Admittedly it takes a bit more creative and organizational effort to manage a drip market/email approach, but well worth the outcome. Most sales pros know that it often takes at least 4 emails to reach someone and some try up to 8. If you already have an email (or can quickly uncover them), before sending an InMail alone you are more likely to be successful with a campaign focused around email. 

So, how many emails should you send to a passive candidate? The answer partly depends on what tool you’re using. If InMail is your weapon of choice we’ll assume you’re only contacting them once. With their personal email information in hand, hopefully multiple times.

A large research study shows sales email campaigns with 4-7 emails per sequence received 3X more responses than campaigns with only 1-3 emails:

Cold Email Statistics Based on Sending Over 20M Cold Emails

Keep in mind that email outreach is both quality and quantity. Quality takes into account the choice of who to contact, the text and the subject line, the time of day and which day.
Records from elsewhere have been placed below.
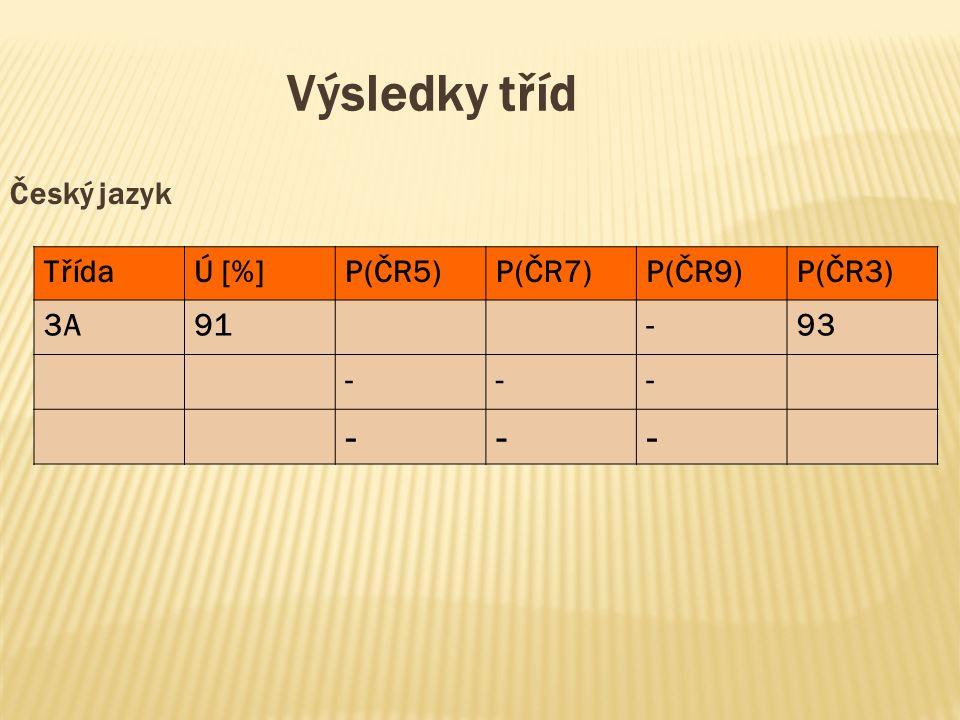 Výsledky tříd Český jazyk TřídaÚ [%]P(ČR5)P(ČR7)P(ČR9)P(ČR3) 3A91-93 --- ---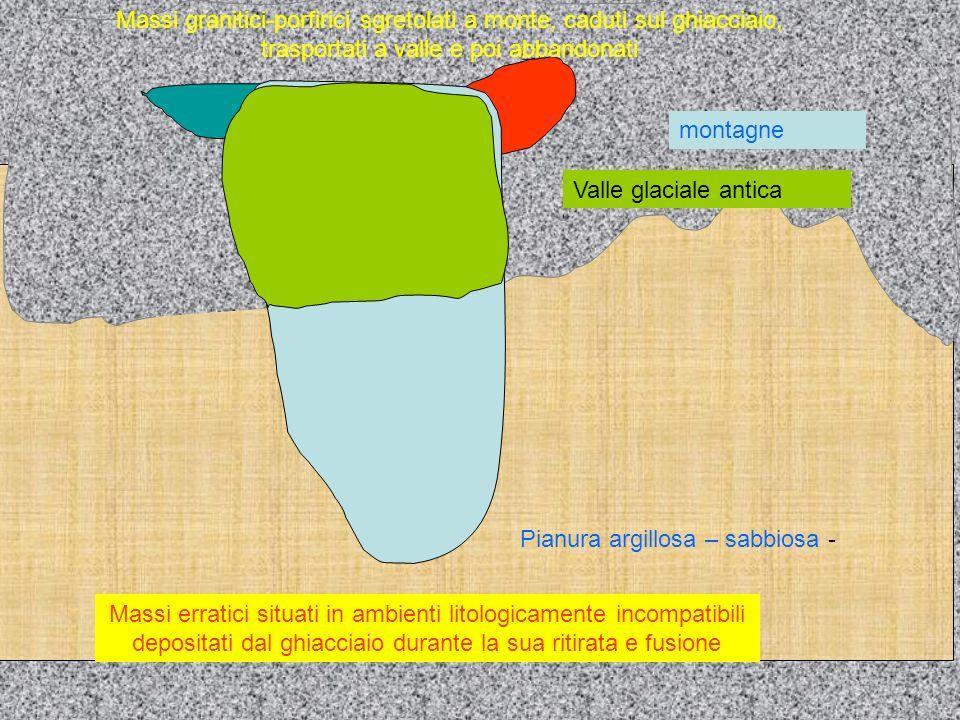 Massi granitici-porfirici sgretolati a monte, caduti sul ghiacciaio, trasportati a valle e poi abbandonati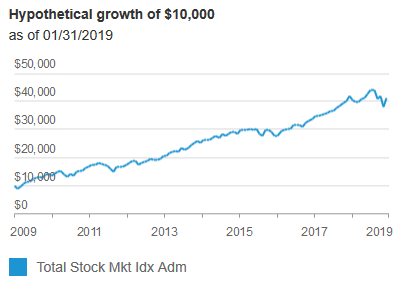 Hypothetical growth of $10,000 if  as of 01/31/2019.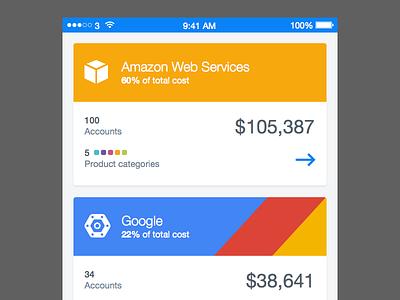 Cloud Analytics Mobile ios mobile analytics cloud amazon google minimal ui card module iphone clean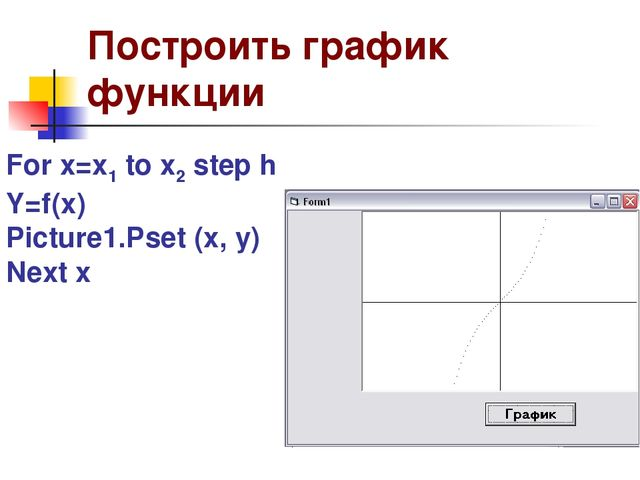 Построить график функции For x=x1 to x2 step h Y=f(x) Picture1.Pset (x, y) Ne...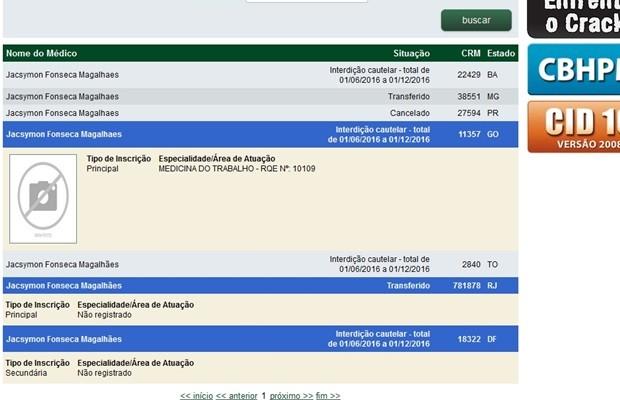 Consulta no site do Cremego mostra que médico Jacsymon Magalhães está com registro suspenso, Goiás (Foto: Reprodução/Cremego)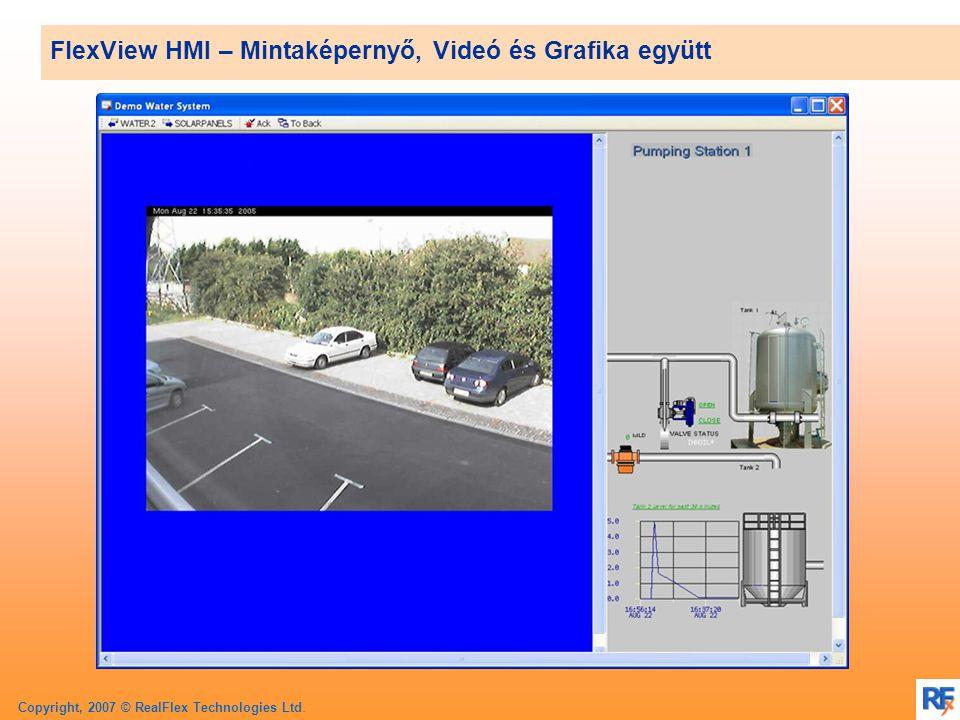 Copyright, 2007 © RealFlex Technologies Ltd. FlexView HMI – Mintaképernyő, Videó és Grafika együtt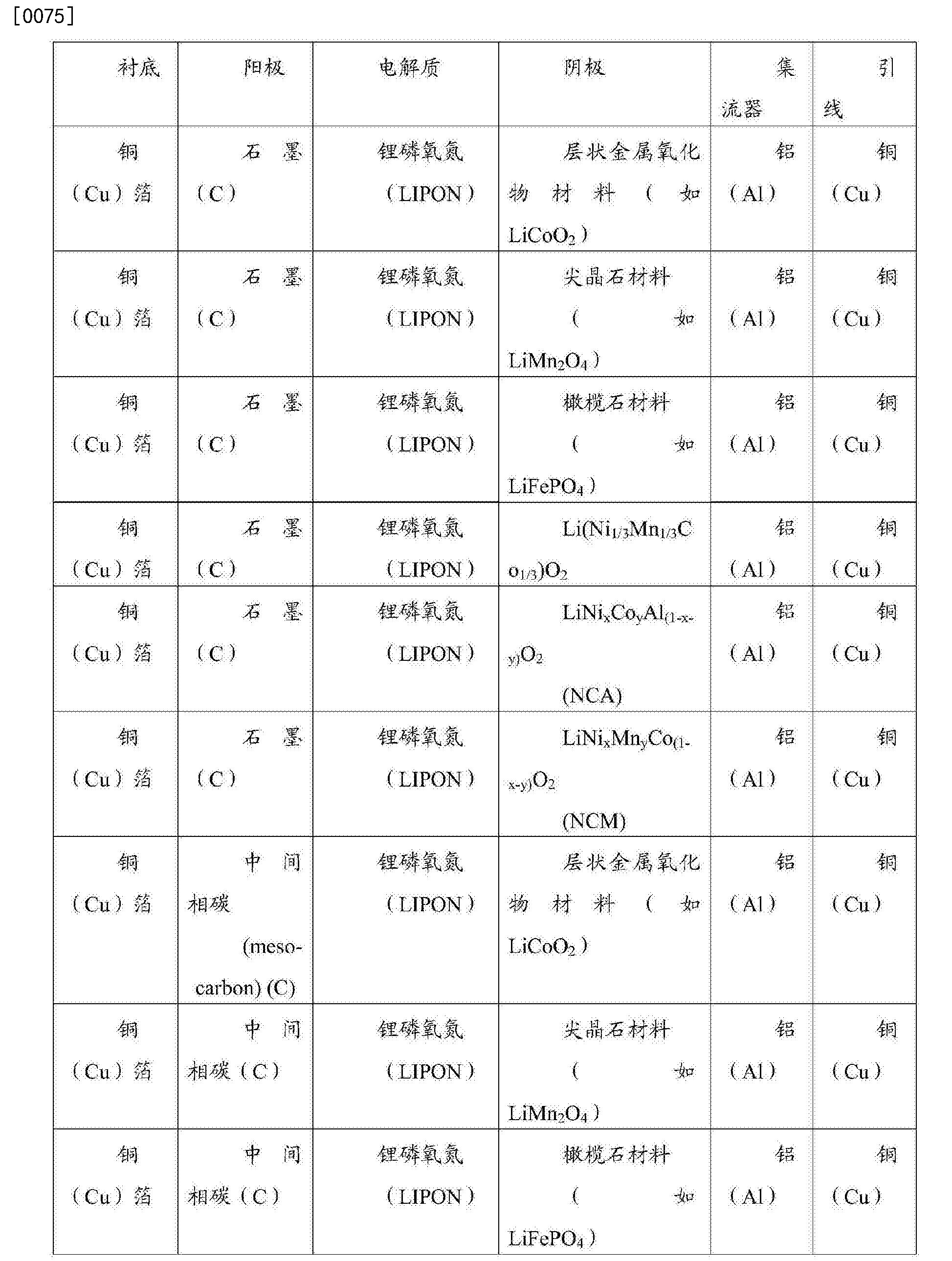 Figure CN105755446AD00131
Quantity alone is a critical element of success so InMail alone does not accomplish that. 

It’s OK to try to contact a candidate multiple times if you mix up your messages, but do not send the same message multiple times. Humor on the second or third email should help. 

Don’t take my word for it … or thousands of successful sales people. Take two lists. Email one list 1-2 times versus the second list with 4 attempts, both in a two week period. The results should make the point.